Wednesday, September 8, 2010

i'm so lucky

Yesterday I went to Torino to visit my old co-workers at the Tampep Association. As I was taking the train back to Alessandria through the dark, Italian countryside I couldn't help thinking to myself, yet again, how lucky I am.

My choices + coming to Italy various times for various periods over the last five years have given me so many things... friendships that will last a lifetime across continents, a wonderful boyfriend, great travel adventures, a gastronomic education, and an amazingly complex, challenging and dream (at the time) job.

It was so nice to walk into the office where I spent my time nearly everyday over the past three years. It was fun to talk about how in my absence, office politics have stayed more or less the same, about how everyone's lives are going, and about how the work is increasingly complicated...
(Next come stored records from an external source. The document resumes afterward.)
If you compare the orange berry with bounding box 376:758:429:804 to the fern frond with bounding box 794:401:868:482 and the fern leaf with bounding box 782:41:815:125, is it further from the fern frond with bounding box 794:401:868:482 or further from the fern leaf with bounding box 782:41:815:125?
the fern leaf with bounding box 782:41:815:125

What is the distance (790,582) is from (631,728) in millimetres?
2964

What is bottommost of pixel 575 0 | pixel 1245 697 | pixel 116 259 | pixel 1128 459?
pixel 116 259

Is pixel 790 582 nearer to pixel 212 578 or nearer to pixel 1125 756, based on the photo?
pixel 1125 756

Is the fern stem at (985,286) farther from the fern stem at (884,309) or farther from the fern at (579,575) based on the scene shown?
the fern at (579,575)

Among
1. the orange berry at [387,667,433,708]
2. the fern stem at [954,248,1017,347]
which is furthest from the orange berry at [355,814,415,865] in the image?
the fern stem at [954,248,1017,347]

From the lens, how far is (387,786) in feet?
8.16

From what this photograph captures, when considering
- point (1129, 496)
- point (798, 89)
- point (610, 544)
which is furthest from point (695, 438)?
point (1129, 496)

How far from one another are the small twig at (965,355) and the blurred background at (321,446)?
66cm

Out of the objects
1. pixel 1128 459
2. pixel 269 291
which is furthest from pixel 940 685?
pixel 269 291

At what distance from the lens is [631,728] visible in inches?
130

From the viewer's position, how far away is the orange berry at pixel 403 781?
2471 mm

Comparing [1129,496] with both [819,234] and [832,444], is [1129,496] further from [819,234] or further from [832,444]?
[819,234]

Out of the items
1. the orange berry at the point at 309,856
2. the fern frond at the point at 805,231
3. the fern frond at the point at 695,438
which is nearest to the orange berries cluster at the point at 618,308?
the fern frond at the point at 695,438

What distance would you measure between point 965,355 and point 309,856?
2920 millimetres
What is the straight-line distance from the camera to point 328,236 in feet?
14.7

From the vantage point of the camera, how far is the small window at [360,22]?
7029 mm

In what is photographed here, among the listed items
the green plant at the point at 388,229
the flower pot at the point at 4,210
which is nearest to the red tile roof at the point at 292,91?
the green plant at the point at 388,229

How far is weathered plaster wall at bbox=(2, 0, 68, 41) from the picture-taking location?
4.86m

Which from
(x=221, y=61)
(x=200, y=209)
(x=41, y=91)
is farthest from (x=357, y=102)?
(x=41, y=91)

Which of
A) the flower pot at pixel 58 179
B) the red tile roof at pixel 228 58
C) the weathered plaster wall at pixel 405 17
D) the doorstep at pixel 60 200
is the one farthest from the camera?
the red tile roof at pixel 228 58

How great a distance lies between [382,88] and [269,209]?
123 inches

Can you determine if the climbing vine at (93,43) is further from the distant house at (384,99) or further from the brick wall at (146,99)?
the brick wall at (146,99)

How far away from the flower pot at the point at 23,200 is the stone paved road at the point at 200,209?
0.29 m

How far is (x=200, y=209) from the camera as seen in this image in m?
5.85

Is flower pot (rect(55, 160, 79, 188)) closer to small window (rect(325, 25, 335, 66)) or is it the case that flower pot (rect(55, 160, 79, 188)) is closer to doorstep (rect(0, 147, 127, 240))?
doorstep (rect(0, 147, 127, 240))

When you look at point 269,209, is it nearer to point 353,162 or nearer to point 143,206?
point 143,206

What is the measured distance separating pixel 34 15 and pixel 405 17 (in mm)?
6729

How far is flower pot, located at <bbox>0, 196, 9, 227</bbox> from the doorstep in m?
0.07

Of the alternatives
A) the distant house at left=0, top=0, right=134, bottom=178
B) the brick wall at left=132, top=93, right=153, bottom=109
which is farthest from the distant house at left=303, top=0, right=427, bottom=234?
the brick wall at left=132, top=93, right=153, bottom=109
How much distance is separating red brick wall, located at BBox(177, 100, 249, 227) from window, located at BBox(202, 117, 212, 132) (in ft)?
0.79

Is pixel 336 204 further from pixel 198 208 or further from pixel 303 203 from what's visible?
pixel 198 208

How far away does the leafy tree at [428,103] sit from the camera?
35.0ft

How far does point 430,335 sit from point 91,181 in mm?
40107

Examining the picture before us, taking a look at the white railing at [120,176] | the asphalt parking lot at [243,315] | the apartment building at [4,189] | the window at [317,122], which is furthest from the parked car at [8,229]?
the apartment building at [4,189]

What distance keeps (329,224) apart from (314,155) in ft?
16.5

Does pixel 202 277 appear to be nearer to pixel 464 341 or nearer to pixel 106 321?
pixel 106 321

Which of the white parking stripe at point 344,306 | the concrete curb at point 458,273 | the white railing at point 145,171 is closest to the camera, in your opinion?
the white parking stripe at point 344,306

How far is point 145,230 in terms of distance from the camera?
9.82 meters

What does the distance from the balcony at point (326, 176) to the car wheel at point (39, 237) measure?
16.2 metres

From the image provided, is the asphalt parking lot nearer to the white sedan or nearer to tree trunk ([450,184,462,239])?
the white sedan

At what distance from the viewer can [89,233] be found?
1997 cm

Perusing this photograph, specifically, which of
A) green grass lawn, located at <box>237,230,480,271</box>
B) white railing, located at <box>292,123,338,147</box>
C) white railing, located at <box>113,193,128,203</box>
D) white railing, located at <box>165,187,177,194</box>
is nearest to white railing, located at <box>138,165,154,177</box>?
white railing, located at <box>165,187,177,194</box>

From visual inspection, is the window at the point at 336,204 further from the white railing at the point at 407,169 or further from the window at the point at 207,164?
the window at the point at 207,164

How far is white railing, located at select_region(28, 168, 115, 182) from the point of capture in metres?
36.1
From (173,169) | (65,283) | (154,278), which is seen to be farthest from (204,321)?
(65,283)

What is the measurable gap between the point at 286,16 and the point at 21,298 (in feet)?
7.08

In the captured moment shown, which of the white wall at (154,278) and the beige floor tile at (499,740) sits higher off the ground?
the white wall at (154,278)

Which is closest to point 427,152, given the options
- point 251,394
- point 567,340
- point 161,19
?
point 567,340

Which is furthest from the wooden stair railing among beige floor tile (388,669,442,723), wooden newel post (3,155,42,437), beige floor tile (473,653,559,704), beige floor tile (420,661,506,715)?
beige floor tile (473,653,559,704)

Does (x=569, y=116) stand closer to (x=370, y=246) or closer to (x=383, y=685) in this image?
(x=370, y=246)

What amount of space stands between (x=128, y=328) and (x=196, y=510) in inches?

Working for Tampep involved many difficult situations, we worked mostly with trafficked migrant women who have been forced into prostitution in Europe. The situations we encountered, plus all the other environmental and political disasters of the world kind of made me really doubt at times the goodness of humanity. But it's stories like my co-workers told me yesterday, for example, of the kind man who helped them pull the Association's little van out of a ditch one night when they were doing street outreach work, or the time when a few local fast food chain employees gave us free extra food at the end of the night to pass out the women we met on street, that make me believe again.

I really hope with the super job I find after the MBA that I can give back financially to Tampep, and to similar causes.